For a case or controversy to be justiciable, standing must be established and there must be a live controversy (neither unripe nor moot), among others – in our case, this means that the challenge to the constitutionality of a statute will only be live if the statute has been passed. Put another way, if a bill has not run its full enactment course – from passage by Parliament to assent by the President – then challenging its constitutionality makes such an action unripe for the courts to adjudicate. There is a long trail of precedence supporting the position of the courts’ distaste for unripe controversies.
The combined effect of all these provisions is that the jurisdiction of the Supreme Court to hear a case challenging the constitutionality of an enactment is only triggered when there is an enactment (as Article 130 (1)(b) puts it) or a law (as Article 1(2) puts it). At this point with respect to the Human Sexual Rights and Family Values bill, there is actually no law or enactment and so the jurisdiction of the court is non-existent. Additionally, there is a serious question of standing that has been raised. Article 2(1)(a) gives standing to any person who alleges that an enactment is in contravention of a provision of the Constitution. If there is no enactment as at this point, then there is also no standing for any person to challenge based on its constitutionality.
It is our considered view that the Supreme Court of Ghana is unlikely to disturb the long[1]established foundational truths of constitutional law concerning the justiciability of an unripe case brought before it by persons without standing.
Separation of Powers
Should the Supreme Court entertain such actions as has been filed at this stage of the law-making process, the court would be interfering with responsibilities reserved for the Legislature and the Executive.
Conclusion
From the case made so far, it is clear that the Supreme Court has no jurisdiction to entertain an unripe action and no standing exists for any person to challenge the constitutionality of a bill that is not yet law.
Clearly, all responsibility lies squarely on the shoulders of our President who was elected to exercise certain powers on behalf of the people of Ghana and in their interest and welfare. The people of Ghana will therefore be watching carefully whether H.E. Nana Addo Dankwa Akuffo-Addo is the President on behalf of the people of Ghana or rather the President representing the international community in Ghana and beyond.

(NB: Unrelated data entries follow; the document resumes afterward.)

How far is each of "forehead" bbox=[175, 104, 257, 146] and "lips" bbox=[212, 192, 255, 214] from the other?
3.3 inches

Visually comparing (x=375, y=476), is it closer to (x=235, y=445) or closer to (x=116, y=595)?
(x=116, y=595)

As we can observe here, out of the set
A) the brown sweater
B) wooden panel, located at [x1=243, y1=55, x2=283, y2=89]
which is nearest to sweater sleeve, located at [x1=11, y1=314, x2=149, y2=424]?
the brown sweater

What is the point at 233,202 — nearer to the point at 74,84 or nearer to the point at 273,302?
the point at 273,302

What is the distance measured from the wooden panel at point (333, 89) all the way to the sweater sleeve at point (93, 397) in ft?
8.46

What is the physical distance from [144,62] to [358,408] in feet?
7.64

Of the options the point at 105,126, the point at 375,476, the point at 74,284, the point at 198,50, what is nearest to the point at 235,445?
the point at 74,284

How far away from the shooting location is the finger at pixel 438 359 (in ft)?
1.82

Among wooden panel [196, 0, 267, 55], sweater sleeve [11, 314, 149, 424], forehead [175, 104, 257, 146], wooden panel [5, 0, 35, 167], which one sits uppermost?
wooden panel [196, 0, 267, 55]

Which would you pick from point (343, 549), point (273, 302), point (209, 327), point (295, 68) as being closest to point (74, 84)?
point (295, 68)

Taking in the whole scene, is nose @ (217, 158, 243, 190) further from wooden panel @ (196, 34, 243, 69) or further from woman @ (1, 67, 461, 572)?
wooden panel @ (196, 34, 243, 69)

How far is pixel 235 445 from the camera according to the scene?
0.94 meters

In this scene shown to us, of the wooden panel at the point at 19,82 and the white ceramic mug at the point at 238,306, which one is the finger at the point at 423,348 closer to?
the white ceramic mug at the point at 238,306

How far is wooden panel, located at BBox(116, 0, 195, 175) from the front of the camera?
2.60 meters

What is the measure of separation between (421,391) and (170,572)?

Additionally, we would like to point to the hallowed words of Article 1(1) of the 1992 constitution, which states, “The Sovereignty of Ghana resides in the people of Ghana in whose name and for whose welfare the powers of government are to be exercised…” [1]
In this context, it is a good time to remind the Executive and Judiciary, that the Legislature has exercised an enumerated power to enact laws that capture the ethos and aspirations of the people of Ghana in whose name and for whose welfare the powers they wield must be exercised. No group of people, whether within or without, should be allowed to influence our institutions to frustrate the will of the people. Ghana has spoken through her representatives in Parliament, the President and the Supreme Court must respect the voice of the people of Ghana, in whom the Sovereignty of Ghana resides and refrain from utterances or actions that potentially trigger unrest. God bless our homeland Ghana.